Bible-Centre

La réflexion principale pour le 5 mai 2026

Les représentants du pouvoir romain local réagissaient de diverses manières aux accusations portées contre Paul lui-même et contre les autres chrétiens. Parfois, ils prenaient le parti des Juifs orthodoxes ; parfois, ils préféraient ne pas intervenir dans la situation, comme cela se produisit en Achaïe. Et cela se comprend : les autorités n'avaient aucun motif formel, juridique, d'intervenir ; le motif ne pouvait être que politique, et cela était déjà apparu dans l'affaire de Pilate, qui confirma la condamnation à mort de Jésus pour des raisons purement politiques.

En Achaïe, les choses se passèrent autrement. Le proconsul de la région, Gallion, préféra rester fidèle aux lois romaines et aux conceptions romaines de la justice et du droit. Il dit clairement aux Juifs qui s'adressaient à lui avec leur plainte que celle-ci concernait exclusivement leurs affaires et leurs débats internes, et que la loi romaine n'était pas violée en l'espèce. Par conséquent, les autorités n'avaient pas à intervenir dans ce conflit.

La mention par le proconsul d'une certaine « querelle au sujet de noms » est intéressante. Dans les communautés de la diaspora, Paul parlait sans doute de la même chose que tous les apôtres en Judée : du nom de Jésus, qu'il faut invoquer pour être sauvé. Déjà en Judée, cette prédication suscitait au minimum l'incompréhension et l'opposition du Sanhédrin. Désormais, dans la diaspora, les débats sur le nom étaient sans doute l'écho de ces débats en Judée qui avaient provoqué les sanctions des autorités religieuses locales. Mais ces débats, en tout cas, ne concernaient pas les autorités romaines : tel était l'avis du proconsul.

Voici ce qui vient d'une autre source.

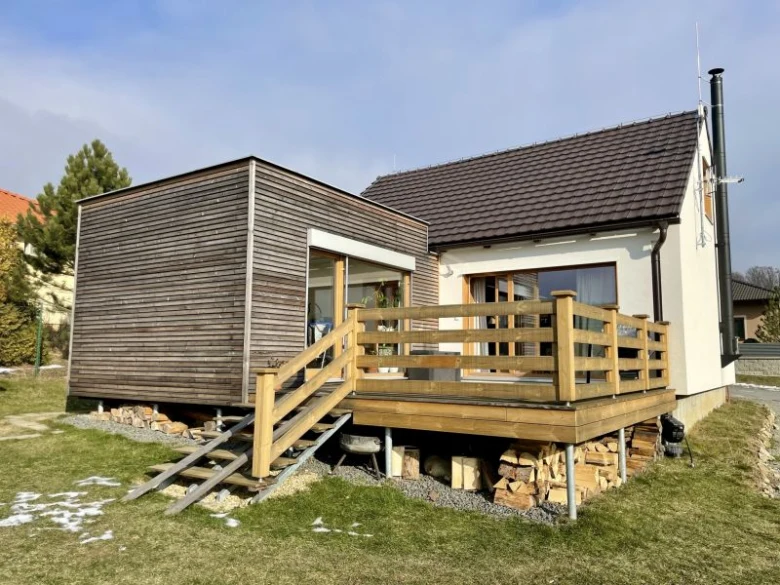 Přístavba domu s dřevěnou terasou připojená k hlavní budově.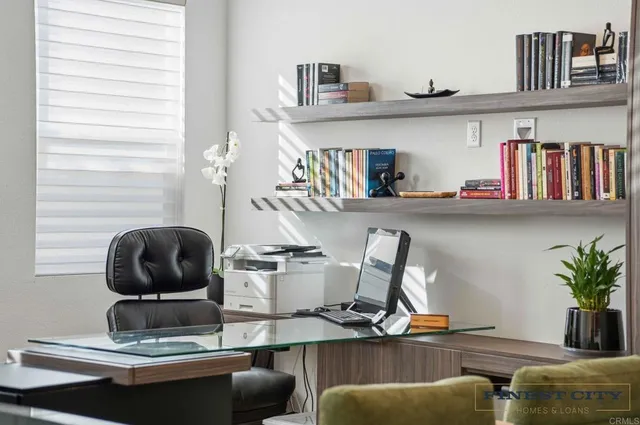 a view of a patio with table and chairs potted plants and floor to ceiling window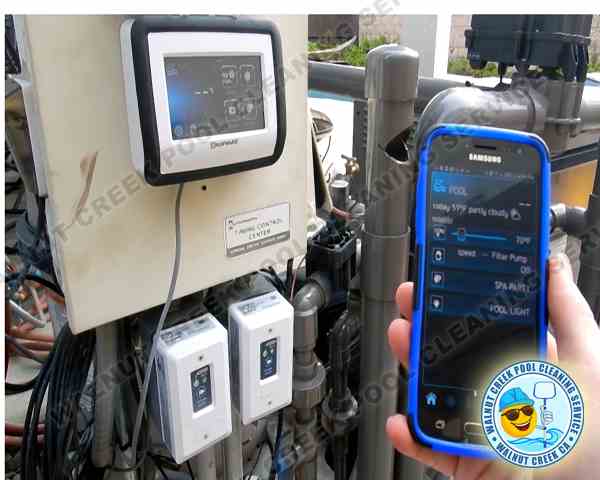 The owner, John, is diagnosing and checking an automated pool system using a phone app in Walnut Creek, CA.
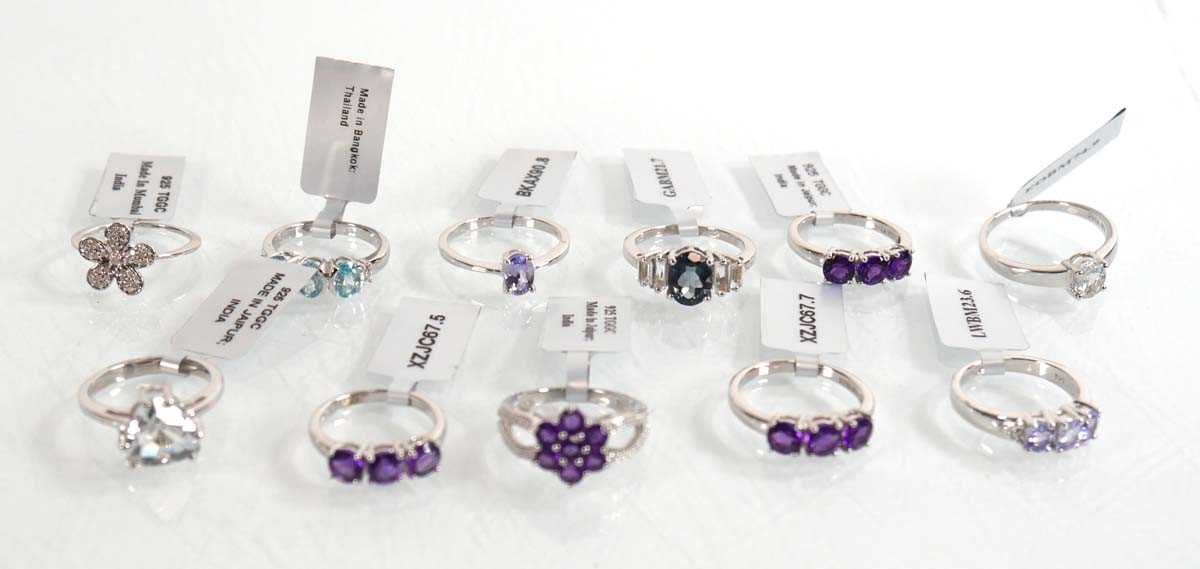 Lot 901 - Eleven modern silver rings set white, purple...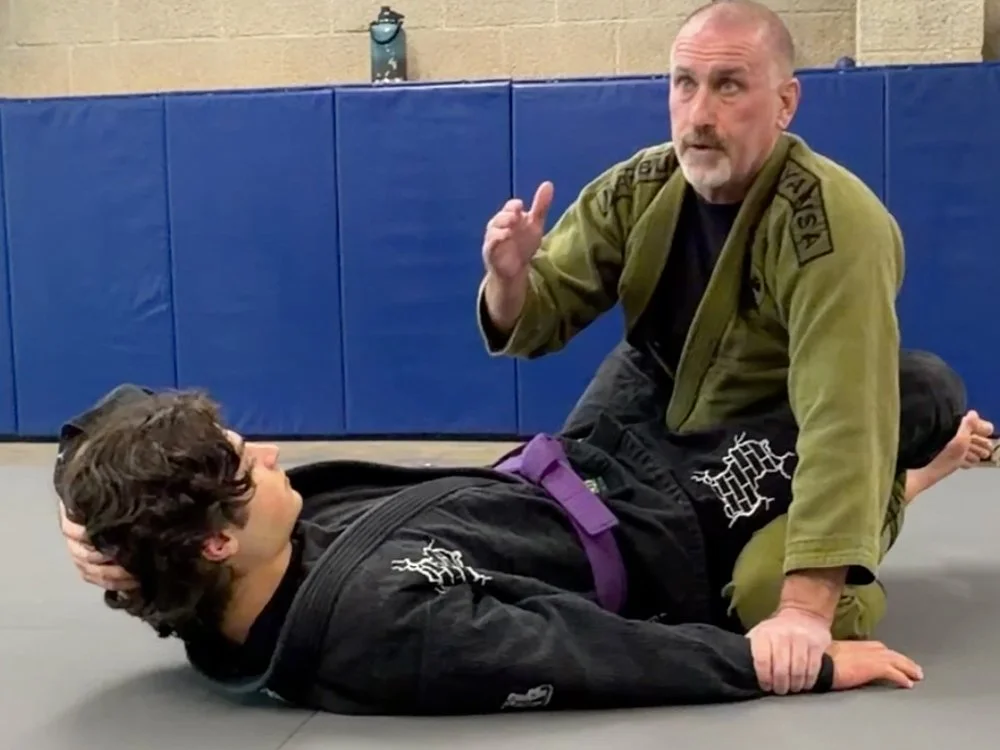 Martial arts training in a gym with two men, one in a black gi and purple belt on the ground, and the other in a green gi, kneeling and demonstrating a technique, with blue padding on the wall behind them.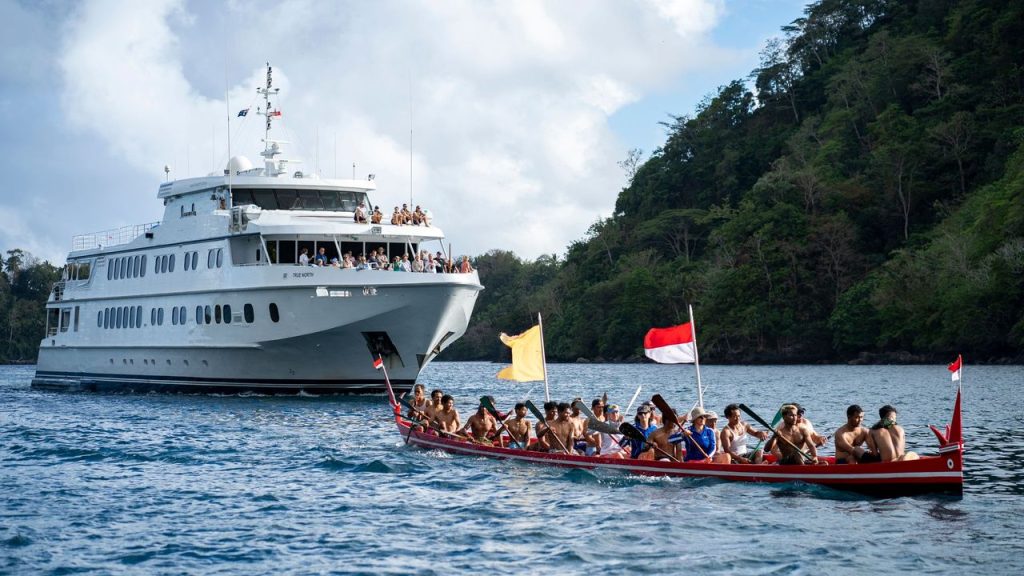 True North luxury cruise ship and traditional canoe in scenic bay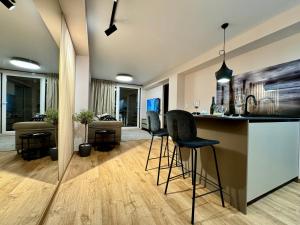 a kitchen and living room with a bar and chairs at Suite Y in Cullera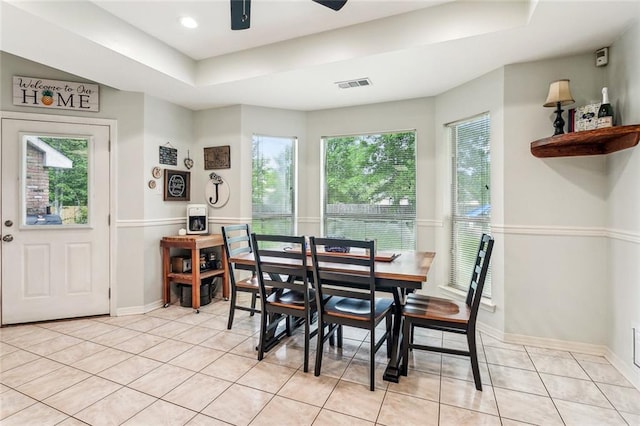 1229 Hampton Ct, Slidell, LA 70460 - dining room featuring ceiling fan, baseboards, a wealth of natural light, and light tile patterned floors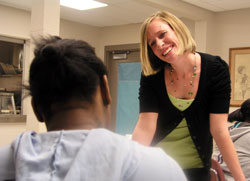 As the director of community and youth services at Holy Family Shelter in Indianapolis, Emily Able often brings a smile and caring touch to her efforts to help homeless children and their parents build a new life of hope. (Photo by John Shaughnessy)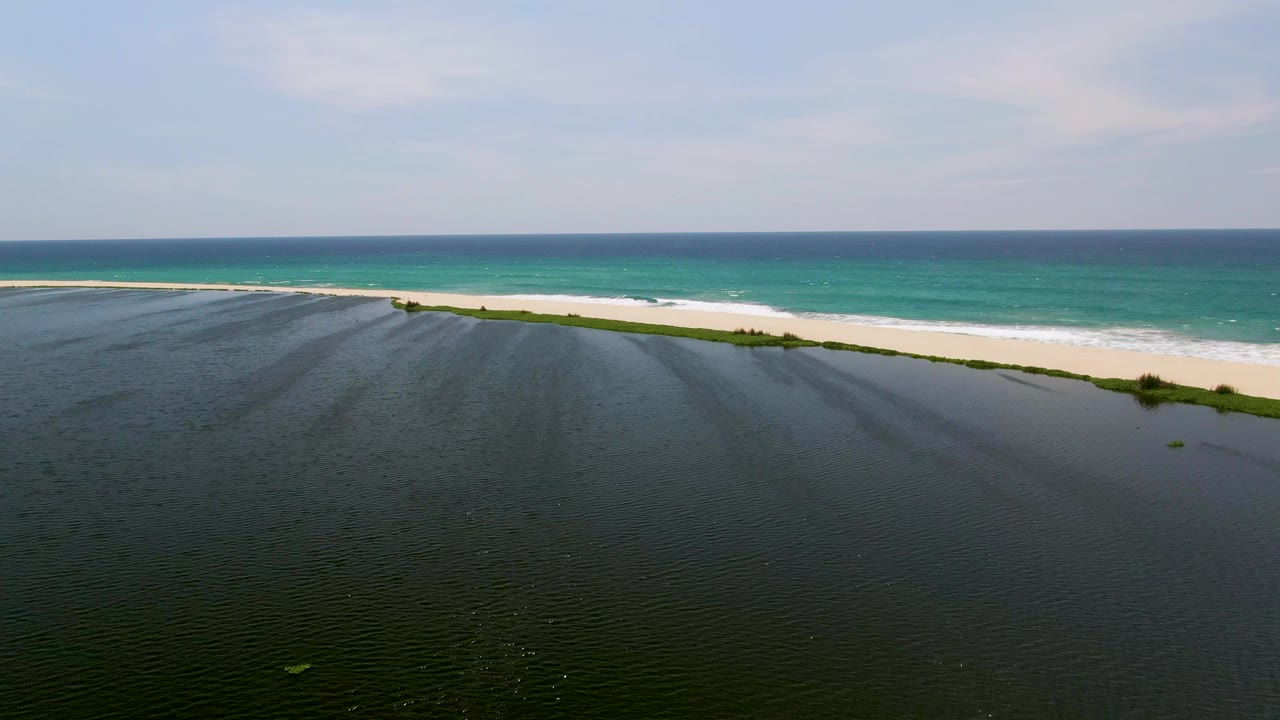Aerial beach scene with shallow lagoon-like water in front and ocean behind.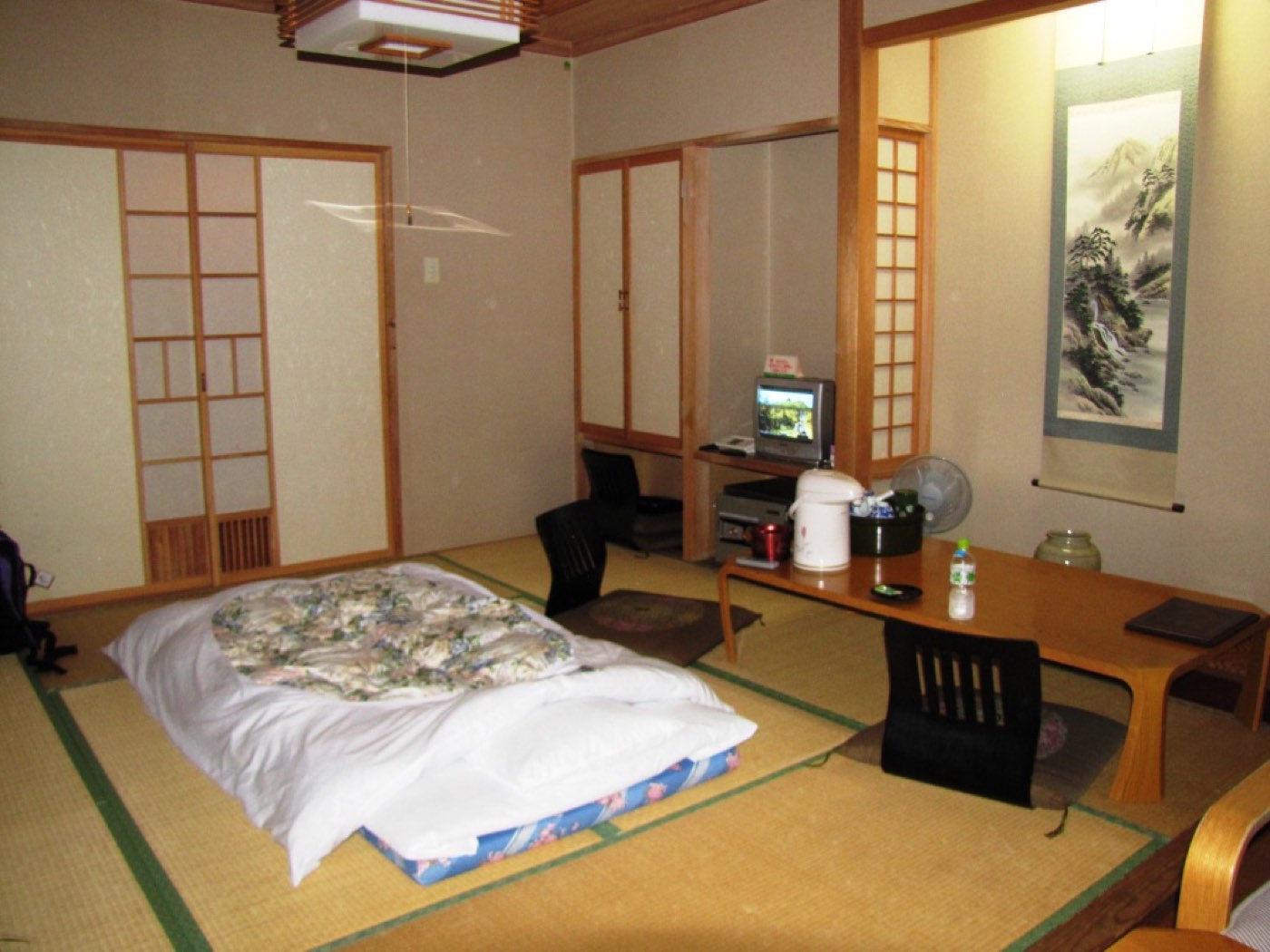 A tatami-matted ryokan room with a low table, Japan
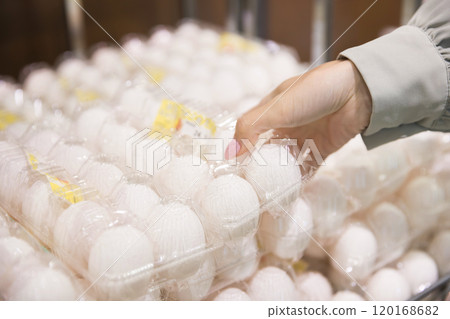 年輕女子在超市拿起雞蛋盒 120168682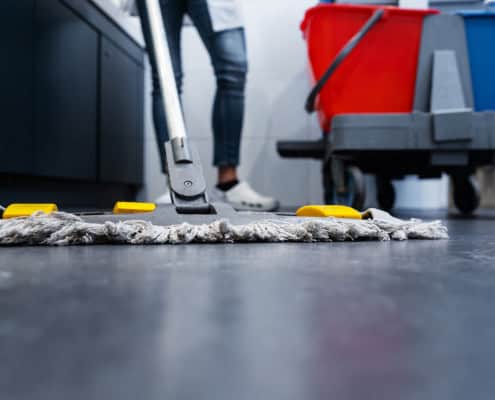 Close up of a janitor's mop cleaning the floor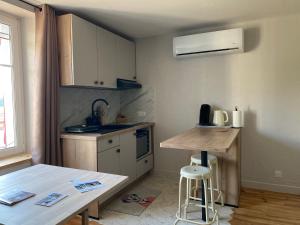 a small kitchen with a counter and a table at Gîte PREY DES VOSGES in Prey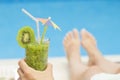 Female lying on sunbed and holding a glass of fresh kiwi smoothie Royalty Free Stock Photo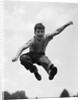 950s Boy Jumping Up by Anonymous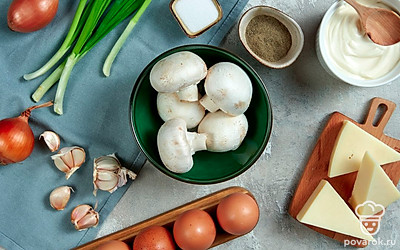 Очистите лук от шелухи и нарежьте мелкими кубиками. Шампиньоны оботрите влажным кухонным полотенцем или ополосните под проточной водой и насухо вытрите. Мелко нарежьте грибы, размер кусочков не должен превышать размер нарезанного лука. Сыр натрите на мелкой терке. Зеленый лук ополосните, обсушите и мелко порубите. Чеснок очистите и пропустите через пресс. Зелень для подачи вымойте, обсушите.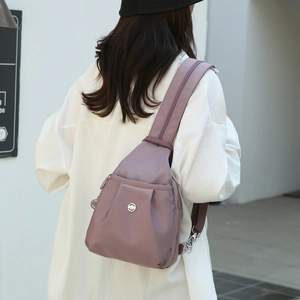 Minimalist light purple oxford fabric mini backpack shown on model in street setting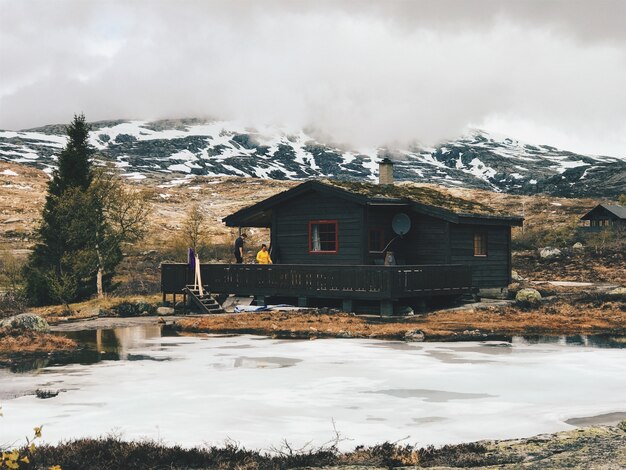 Lonely cabina se encuentra ante las montañas cubiertas de nieve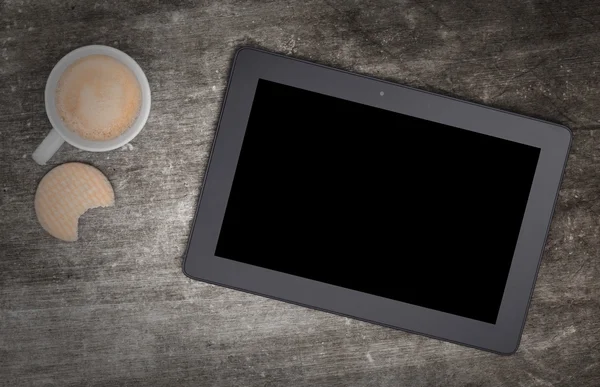 Tablet touch computer gadget on wooden table — Stock Photo, Image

Cela ne veut pas dire que les autorités romaines admettaient une liberté complète de la vie religieuse. Toute communauté religieuse devait être officiellement enregistrée, et l'enregistrement n'était autorisé que pour les représentants des religions considérées comme « traditionnelles » dans l'Empire romain, c'est-à-dire les cultes proprement romains et les cultes traditionnels des peuples conquis par Rome. Mais la Synagogue était officiellement enregistrée, le judaïsme était considéré comme une religion traditionnelle, et les autorités n'avaient aucune base juridique pour intervenir dans un conflit interne à la communauté. C'est en ce sens que le proconsul répond aux Juifs qui se sont adressés à lui avec leur plainte.

À première vue, c'est une réponse normale, mais... de la part de Pilate, par exemple, il n'avait pas été possible d'entendre une telle réponse normale. Bien sûr, l'Achaïe n'est pas Jérusalem ; la situation y était loin d'être aussi tendue, et l'ampleur du conflit était sans commune mesure. Mais le choix appartient toujours à l'homme.

Bien sûr, il ne s'agit pas encore ici du choix du chrétien, ni du choix entre le Royaume et le mal dans lequel gît le monde. Mais tout choix entre la vérité telle que l'homme la comprend et le mensonge rapproche l'homme du Royaume ou l'en éloigne, indépendamment de ce que l'homme lui-même en pense, et même de savoir s'il connaît le Royaume et pense à Dieu. Les lois spirituelles sont les mêmes pour tous, et le choix est toujours un phénomène spirituel, tout comme l'acte qui le suit.